1. The dividend king of healthcare stocks
Johnson & Johnson (JNJ 0.32%) is arguably the top blue chip stock in the healthcare industry. The company's a massive conglomerate that makes consumer products, pharmaceutical drugs, and medical devices, generating more than $94 billion in annual sales worldwide.
Johnson & Johnson's top and bottom lines have steadily grown larger for decades. The company's a Dividend King, famous for a resilient dividend that it's paid and raised for 60 consecutive years. It's one of two companies with an AAA credit rating from S&P, a distinction the U.S. government cannot even claim. The company will soon spin off its consumer products business, a potential shareholder bonus.
2. An insurance giant
UnitedHealth Group (UNH 0.20%) is one of the world's largest healthcare companies. It's a two-headed business consisting of UnitedHealthcare, which offers health insurance, and Optum, a healthcare solutions segment that provides pharmacy, services, and care access to patients. The company generated a trailing-12-months revenue of a whopping $295 billion.
The company's grown its revenue by an annual average of 11% and earnings-per-share by 14% over the past decade. Healthcare spending typically increases over time, and UnitedHealth should keep benefiting. The company's also becoming a solid dividend stock with 13 consecutive raises and enough share repurchases to lower the share count by 9% over the past 10 years.

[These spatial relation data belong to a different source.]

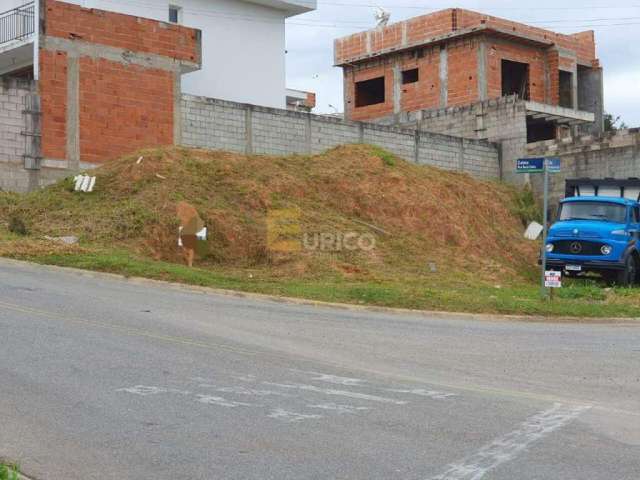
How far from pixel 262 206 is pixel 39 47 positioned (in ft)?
28.3

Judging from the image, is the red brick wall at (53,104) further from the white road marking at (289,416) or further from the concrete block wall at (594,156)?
the white road marking at (289,416)

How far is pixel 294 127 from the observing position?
105 feet

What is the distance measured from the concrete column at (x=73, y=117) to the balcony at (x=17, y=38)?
112 inches

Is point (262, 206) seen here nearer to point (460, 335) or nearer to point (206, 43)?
point (460, 335)

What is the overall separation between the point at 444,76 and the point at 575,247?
947 inches

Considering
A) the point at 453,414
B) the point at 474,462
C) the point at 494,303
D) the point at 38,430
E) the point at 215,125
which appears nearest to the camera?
the point at 474,462

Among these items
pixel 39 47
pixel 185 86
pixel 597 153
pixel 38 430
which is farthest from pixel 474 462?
pixel 185 86

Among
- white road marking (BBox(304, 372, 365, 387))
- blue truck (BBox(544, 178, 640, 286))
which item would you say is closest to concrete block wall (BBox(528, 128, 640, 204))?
blue truck (BBox(544, 178, 640, 286))

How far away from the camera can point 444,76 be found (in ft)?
153

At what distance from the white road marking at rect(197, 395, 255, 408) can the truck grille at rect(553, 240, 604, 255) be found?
17.1m

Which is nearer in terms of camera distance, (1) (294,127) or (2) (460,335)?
(2) (460,335)

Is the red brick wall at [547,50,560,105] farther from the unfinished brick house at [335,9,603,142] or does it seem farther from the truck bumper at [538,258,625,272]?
the truck bumper at [538,258,625,272]

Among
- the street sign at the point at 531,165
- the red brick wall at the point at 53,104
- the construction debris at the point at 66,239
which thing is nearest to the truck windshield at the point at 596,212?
the street sign at the point at 531,165

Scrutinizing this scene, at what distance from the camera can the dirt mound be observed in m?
23.9
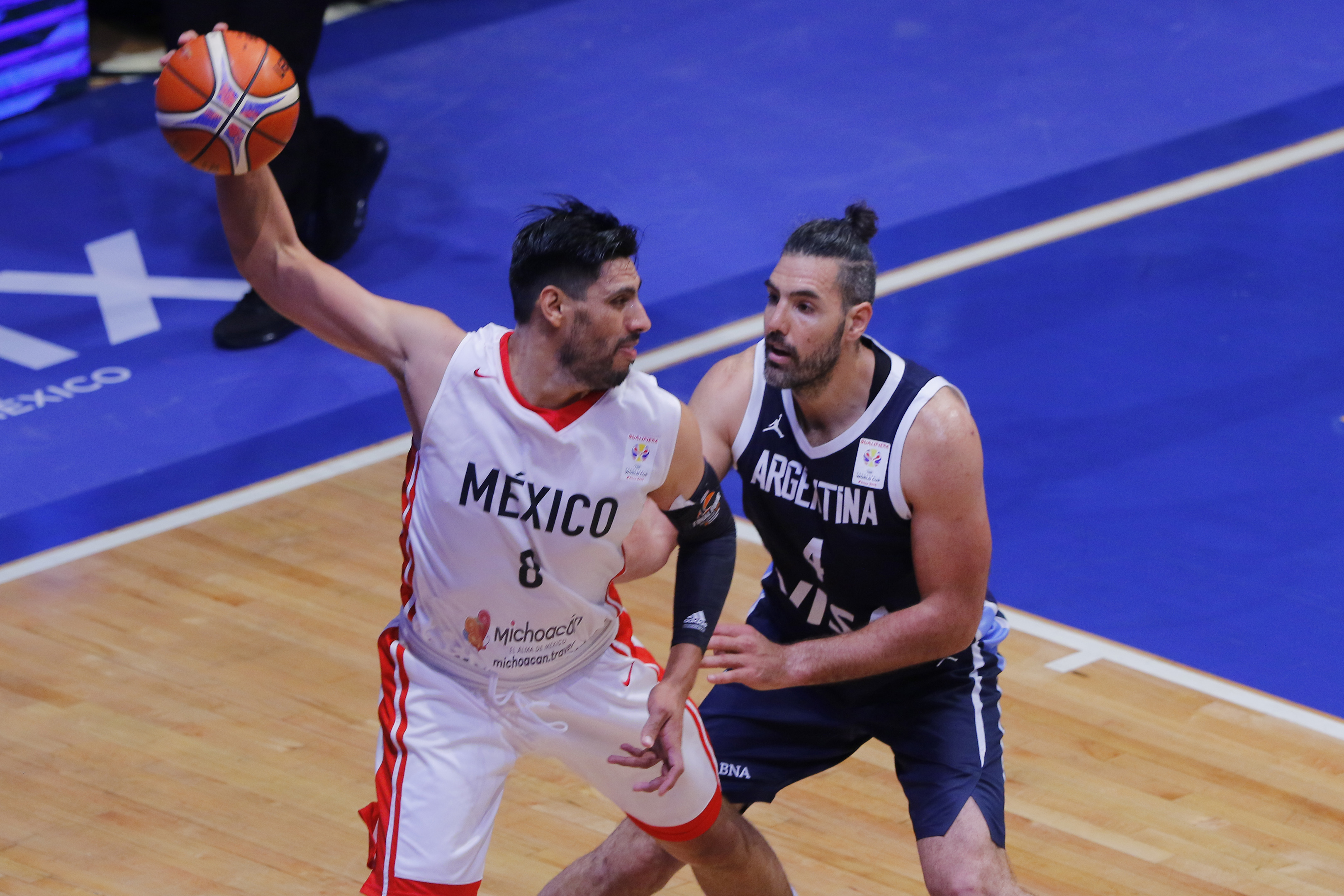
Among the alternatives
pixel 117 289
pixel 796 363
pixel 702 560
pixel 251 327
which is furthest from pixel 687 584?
pixel 117 289

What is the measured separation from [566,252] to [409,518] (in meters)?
0.73

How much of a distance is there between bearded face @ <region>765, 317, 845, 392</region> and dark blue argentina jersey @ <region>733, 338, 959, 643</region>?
0.57 ft

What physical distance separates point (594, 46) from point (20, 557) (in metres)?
6.52

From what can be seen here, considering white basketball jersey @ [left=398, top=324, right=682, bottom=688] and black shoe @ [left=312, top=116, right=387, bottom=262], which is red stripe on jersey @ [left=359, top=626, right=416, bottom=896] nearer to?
white basketball jersey @ [left=398, top=324, right=682, bottom=688]

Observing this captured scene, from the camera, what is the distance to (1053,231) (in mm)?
9672

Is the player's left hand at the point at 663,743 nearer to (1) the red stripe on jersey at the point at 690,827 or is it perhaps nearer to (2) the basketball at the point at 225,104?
(1) the red stripe on jersey at the point at 690,827

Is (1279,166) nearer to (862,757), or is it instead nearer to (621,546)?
(862,757)

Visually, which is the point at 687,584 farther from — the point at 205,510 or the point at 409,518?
the point at 205,510

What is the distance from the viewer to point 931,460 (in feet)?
14.1

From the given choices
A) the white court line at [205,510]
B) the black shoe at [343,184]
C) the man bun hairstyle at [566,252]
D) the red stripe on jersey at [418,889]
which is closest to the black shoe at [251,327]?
the black shoe at [343,184]

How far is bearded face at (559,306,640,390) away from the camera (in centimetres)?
393

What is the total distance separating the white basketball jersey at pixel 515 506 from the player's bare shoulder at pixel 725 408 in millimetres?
557

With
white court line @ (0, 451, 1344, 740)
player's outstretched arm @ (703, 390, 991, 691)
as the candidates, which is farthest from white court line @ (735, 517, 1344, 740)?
player's outstretched arm @ (703, 390, 991, 691)

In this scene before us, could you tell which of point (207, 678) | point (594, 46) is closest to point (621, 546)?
point (207, 678)
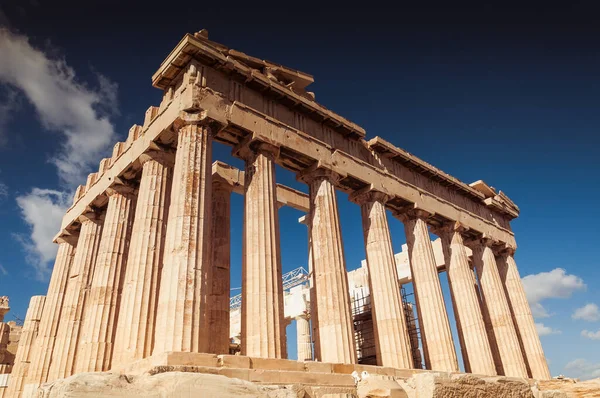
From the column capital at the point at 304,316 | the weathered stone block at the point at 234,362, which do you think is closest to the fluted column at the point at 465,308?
the column capital at the point at 304,316

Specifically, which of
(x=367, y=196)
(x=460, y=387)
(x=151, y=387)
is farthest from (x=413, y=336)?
(x=151, y=387)

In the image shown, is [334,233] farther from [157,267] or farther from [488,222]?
[488,222]

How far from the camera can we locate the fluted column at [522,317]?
2547 cm

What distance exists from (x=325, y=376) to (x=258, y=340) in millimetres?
2349

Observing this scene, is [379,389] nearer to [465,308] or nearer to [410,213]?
[410,213]

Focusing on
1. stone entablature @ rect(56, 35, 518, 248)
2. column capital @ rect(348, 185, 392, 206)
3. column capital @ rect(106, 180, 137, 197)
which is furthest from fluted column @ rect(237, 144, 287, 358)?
column capital @ rect(348, 185, 392, 206)

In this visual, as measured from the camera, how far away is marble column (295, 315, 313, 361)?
28750mm

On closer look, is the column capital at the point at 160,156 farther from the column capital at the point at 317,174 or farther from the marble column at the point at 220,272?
the column capital at the point at 317,174

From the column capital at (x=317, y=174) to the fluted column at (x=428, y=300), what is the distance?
5885 mm

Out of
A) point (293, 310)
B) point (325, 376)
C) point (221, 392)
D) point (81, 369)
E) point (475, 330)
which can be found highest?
point (293, 310)

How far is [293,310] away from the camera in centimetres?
2967

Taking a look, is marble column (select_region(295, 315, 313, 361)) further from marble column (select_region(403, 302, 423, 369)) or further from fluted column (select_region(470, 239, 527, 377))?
fluted column (select_region(470, 239, 527, 377))

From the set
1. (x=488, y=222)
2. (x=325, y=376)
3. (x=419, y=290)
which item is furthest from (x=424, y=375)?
(x=488, y=222)

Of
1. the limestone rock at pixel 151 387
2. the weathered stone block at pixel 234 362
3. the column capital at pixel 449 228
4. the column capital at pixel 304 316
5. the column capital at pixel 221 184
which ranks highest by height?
the column capital at pixel 221 184
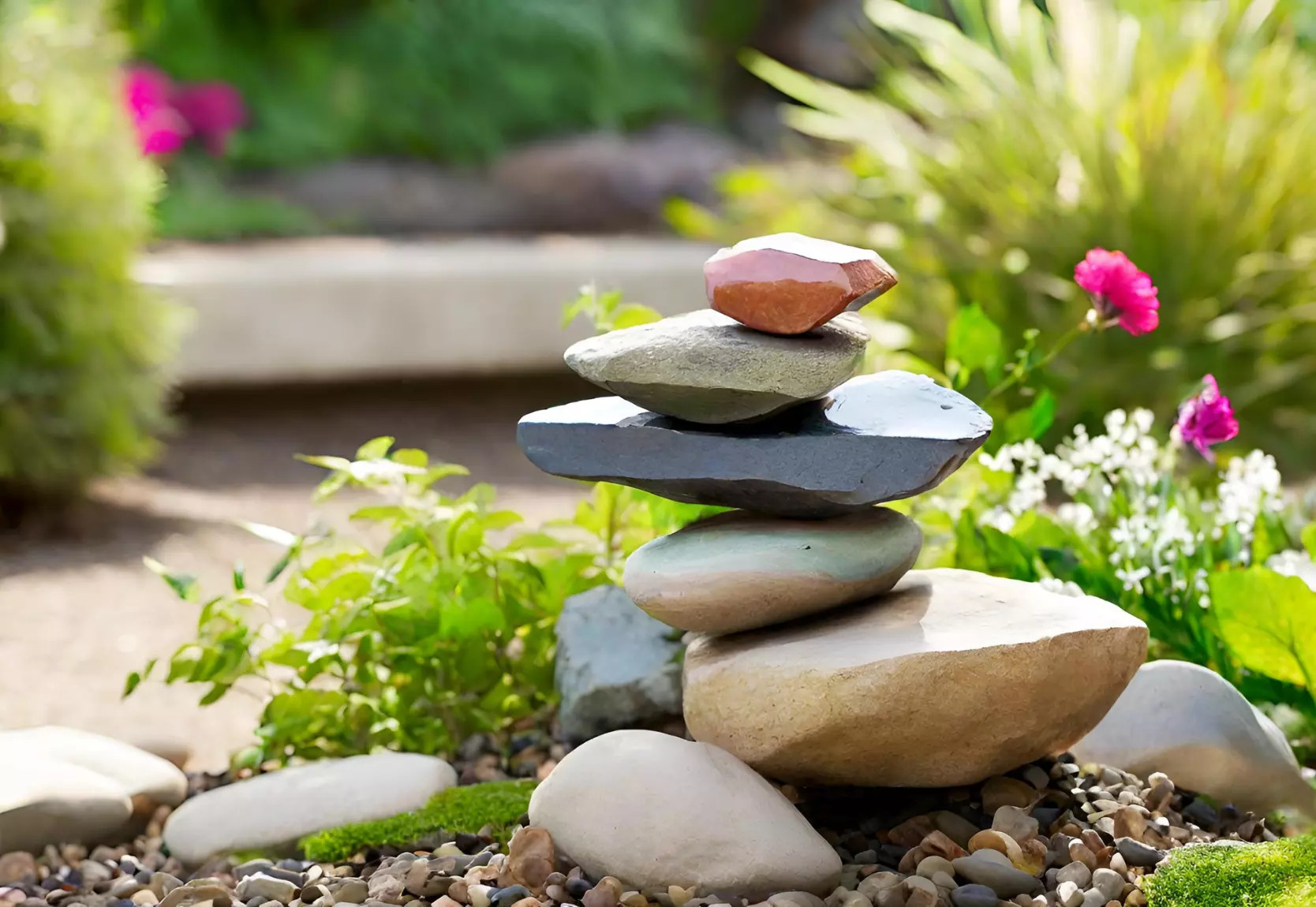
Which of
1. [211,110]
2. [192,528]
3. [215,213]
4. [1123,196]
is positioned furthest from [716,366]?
[211,110]

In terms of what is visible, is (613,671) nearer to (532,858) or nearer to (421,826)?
(421,826)

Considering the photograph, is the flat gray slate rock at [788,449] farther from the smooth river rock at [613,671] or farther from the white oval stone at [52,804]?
the white oval stone at [52,804]

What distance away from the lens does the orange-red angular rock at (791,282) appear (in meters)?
1.72

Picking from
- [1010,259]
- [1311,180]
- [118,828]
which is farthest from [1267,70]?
[118,828]

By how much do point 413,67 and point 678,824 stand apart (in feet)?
24.5

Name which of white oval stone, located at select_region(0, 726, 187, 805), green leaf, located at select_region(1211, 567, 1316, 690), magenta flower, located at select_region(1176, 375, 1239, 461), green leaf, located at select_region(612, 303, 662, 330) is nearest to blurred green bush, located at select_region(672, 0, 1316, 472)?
magenta flower, located at select_region(1176, 375, 1239, 461)

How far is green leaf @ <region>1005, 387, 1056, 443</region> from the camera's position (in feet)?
8.23

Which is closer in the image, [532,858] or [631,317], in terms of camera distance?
[532,858]

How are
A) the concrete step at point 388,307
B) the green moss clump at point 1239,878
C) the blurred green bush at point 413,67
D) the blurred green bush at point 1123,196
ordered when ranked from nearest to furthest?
the green moss clump at point 1239,878 → the blurred green bush at point 1123,196 → the concrete step at point 388,307 → the blurred green bush at point 413,67

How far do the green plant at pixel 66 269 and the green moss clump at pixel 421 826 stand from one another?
2630 mm

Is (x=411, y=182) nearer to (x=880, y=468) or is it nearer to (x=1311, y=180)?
(x=1311, y=180)

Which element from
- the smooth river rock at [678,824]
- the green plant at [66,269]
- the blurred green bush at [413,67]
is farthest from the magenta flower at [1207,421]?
the blurred green bush at [413,67]

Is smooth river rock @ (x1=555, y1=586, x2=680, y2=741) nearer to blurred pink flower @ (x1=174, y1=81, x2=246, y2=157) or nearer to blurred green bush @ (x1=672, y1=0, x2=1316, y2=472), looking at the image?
blurred green bush @ (x1=672, y1=0, x2=1316, y2=472)

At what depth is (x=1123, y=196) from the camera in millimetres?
4230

3. A pharmaceutical leader
AbbVie (ABBV 0.52%) was spun off from the fourth stock on this list in 2013 and has become one of the world's largest pharmaceutical companies. It sells a variety of drugs and owns the Botox brand, but it's most famous for Humira, the world's second best-selling drug. The company generated sales totaling more than $56 billion over the past 12 months.
Pharmaceutical companies protect their products with patents, but they eventually expire, and competitors flood the market with cheaper generic versions. Humira's protection expires next year, but AbbVie's made acquisitions and developed its pipeline to drive long-term growth. It's also an outstanding dividend stock that offers a 3.5% dividend yield.
4. The reliable conglomerate
Abbott Laboratories (ABT 0.30%) is a healthcare conglomerate that sells consumer products, medical devices, and diagnostic tools, and markets generic drugs outside the United States. After spinning off AbbVie in 2013, Abbott's built a business around cardiovascular conditions and diabetes. In all, Abbott reported $44 billion in sales over the last 12 months.
Abbott's business has thrived after restructuring; revenue has grown by an average of 15% annually over the past five years, while EPS has increased by 37% per year. Abbott's annual free cash flow has grown to $8 billion, which helped fund a 1.7% dividend and share repurchases that total $4 billion over the past year.
5. The COVID-19 vaccine company
Pfizer (PFE 1.28%) is up there with AbbVie as one of the world's pharmaceutical giants. Pfizer's one of the industry's oldest players, evolving over the years through acquisitions and mergers. You can see below how the business has surged to more than $92 billion in revenue for the last four quarters, largely thanks to its development of a COVID-19 vaccine. The vaccine accounted for 65% of revenue in the company's 2022 first quarter.
Pfizer's surge in growth probably won't last forever; demand could eventually fall for the COVID-19 vaccine if the virus goes away. However, you can see that the surge in growth has created billions in additional free cash flow for the company. Investors could see management turn that extra cash into shareholder value over the coming years through pipeline development, future acquisitions, or more share repurchases and dividends. Shareholders already get a dividend yielding 3%, making Pfizer a solid stock for passive income.